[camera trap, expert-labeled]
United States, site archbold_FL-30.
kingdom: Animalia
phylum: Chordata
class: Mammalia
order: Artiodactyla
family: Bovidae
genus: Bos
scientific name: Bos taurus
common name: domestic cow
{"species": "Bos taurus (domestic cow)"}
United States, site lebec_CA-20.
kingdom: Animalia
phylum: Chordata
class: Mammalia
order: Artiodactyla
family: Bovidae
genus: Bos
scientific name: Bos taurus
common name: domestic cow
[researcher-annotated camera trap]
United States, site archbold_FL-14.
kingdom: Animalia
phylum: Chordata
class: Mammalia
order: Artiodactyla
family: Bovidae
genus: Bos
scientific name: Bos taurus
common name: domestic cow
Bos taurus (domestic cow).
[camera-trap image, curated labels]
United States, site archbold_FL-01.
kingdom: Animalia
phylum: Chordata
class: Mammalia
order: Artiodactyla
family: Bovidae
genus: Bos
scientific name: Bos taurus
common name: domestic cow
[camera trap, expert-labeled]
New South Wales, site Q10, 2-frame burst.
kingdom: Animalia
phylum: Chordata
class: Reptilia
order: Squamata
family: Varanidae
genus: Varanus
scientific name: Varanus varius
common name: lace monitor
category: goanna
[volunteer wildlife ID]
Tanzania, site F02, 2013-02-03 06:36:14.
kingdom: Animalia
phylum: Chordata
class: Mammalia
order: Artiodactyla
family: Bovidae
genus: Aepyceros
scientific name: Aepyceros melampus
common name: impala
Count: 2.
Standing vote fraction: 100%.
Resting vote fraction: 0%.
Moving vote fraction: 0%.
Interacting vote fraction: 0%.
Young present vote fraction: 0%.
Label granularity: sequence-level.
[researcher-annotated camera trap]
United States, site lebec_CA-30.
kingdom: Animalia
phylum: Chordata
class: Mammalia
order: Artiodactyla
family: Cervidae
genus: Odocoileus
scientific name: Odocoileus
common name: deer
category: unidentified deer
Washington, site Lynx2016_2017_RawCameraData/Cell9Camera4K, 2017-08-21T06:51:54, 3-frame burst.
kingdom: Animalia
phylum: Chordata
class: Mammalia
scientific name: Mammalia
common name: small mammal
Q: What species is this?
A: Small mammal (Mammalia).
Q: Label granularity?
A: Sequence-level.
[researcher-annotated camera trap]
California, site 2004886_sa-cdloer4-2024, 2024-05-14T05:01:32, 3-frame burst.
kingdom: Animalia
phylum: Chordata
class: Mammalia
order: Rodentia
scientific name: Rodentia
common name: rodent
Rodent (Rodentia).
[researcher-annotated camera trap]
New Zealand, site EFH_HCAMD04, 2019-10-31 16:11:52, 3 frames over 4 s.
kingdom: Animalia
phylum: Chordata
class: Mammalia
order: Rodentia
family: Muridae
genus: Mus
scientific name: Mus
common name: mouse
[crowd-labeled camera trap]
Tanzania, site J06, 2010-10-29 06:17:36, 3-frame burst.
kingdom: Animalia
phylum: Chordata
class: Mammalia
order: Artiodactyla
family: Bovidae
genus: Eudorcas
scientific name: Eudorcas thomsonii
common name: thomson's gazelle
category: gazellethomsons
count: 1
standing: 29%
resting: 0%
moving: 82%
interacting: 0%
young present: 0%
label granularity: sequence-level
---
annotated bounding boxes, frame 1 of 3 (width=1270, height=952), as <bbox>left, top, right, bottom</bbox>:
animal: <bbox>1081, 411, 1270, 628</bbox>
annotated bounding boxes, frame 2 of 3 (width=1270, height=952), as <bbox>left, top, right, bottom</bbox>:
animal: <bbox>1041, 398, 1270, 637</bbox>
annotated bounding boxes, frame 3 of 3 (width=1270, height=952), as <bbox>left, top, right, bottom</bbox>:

> Task item: With every line intact, print the records above again.

> Answer below:
[camera trap, expert-labeled]
United States, site archbold_FL-30.
kingdom: Animalia
phylum: Chordata
class: Mammalia
order: Artiodactyla
family: Bovidae
genus: Bos
scientific name: Bos taurus
common name: domestic cow
{"species": "Bos taurus (domestic cow)"}
United States, site lebec_CA-20.
kingdom: Animalia
phylum: Chordata
class: Mammalia
order: Artiodactyla
family: Bovidae
genus: Bos
scientific name: Bos taurus
common name: domestic cow
[researcher-annotated camera trap]
United States, site archbold_FL-14.
kingdom: Animalia
phylum: Chordata
class: Mammalia
order: Artiodactyla
family: Bovidae
genus: Bos
scientific name: Bos taurus
common name: domestic cow
Bos taurus (domestic cow).
[camera-trap image, curated labels]
United States, site archbold_FL-01.
kingdom: Animalia
phylum: Chordata
class: Mammalia
order: Artiodactyla
family: Bovidae
genus: Bos
scientific name: Bos taurus
common name: domestic cow
[camera trap, expert-labeled]
New South Wales, site Q10, 2-frame burst.
kingdom: Animalia
phylum: Chordata
class: Reptilia
order: Squamata
family: Varanidae
genus: Varanus
scientific name: Varanus varius
common name: lace monitor
category: goanna
[volunteer wildlife ID]
Tanzania, site F02, 2013-02-03 06:36:14.
kingdom: Animalia
phylum: Chordata
class: Mammalia
order: Artiodactyla
family: Bovidae
genus: Aepyceros
scientific name: Aepyceros melampus
common name: impala
Count: 2.
Standing vote fraction: 100%.
Resting vote fraction: 0%.
Moving vote fraction: 0%.
Interacting vote fraction: 0%.
Young present vote fraction: 0%.
Label granularity: sequence-level.
[researcher-annotated camera trap]
United States, site lebec_CA-30.
kingdom: Animalia
phylum: Chordata
class: Mammalia
order: Artiodactyla
family: Cervidae
genus: Odocoileus
scientific name: Odocoileus
common name: deer
category: unidentified deer
Washington, site Lynx2016_2017_RawCameraData/Cell9Camera4K, 2017-08-21T06:51:54, 3-frame burst.
kingdom: Animalia
phylum: Chordata
class: Mammalia
scientific name: Mammalia
common name: small mammal
Q: What species is this?
A: Small mammal (Mammalia).
Q: Label granularity?
A: Sequence-level.
[researcher-annotated camera trap]
California, site 2004886_sa-cdloer4-2024, 2024-05-14T05:01:32, 3-frame burst.
kingdom: Animalia
phylum: Chordata
class: Mammalia
order: Rodentia
scientific name: Rodentia
common name: rodent
Rodent (Rodentia).
[researcher-annotated camera trap]
New Zealand, site EFH_HCAMD04, 2019-10-31 16:11:52, 3 frames over 4 s.
kingdom: Animalia
phylum: Chordata
class: Mammalia
order: Rodentia
family: Muridae
genus: Mus
scientific name: Mus
common name: mouse
[crowd-labeled camera trap]
Tanzania, site J06, 2010-10-29 06:17:36, 3-frame burst.
kingdom: Animalia
phylum: Chordata
class: Mammalia
order: Artiodactyla
family: Bovidae
genus: Eudorcas
scientific name: Eudorcas thomsonii
common name: thomson's gazelle
category: gazellethomsons
count: 1
standing: 29%
resting: 0%
moving: 82%
interacting: 0%
young present: 0%
label granularity: sequence-level
---
annotated bounding boxes, frame 1 of 3 (width=1270, height=952), as <bbox>left, top, right, bottom</bbox>:
animal: <bbox>1081, 411, 1270, 628</bbox>
annotated bounding boxes, frame 2 of 3 (width=1270, height=952), as <bbox>left, top, right, bottom</bbox>:
animal: <bbox>1041, 398, 1270, 637</bbox>
annotated bounding boxes, frame 3 of 3 (width=1270, height=952), as <bbox>left, top, right, bottom</bbox>:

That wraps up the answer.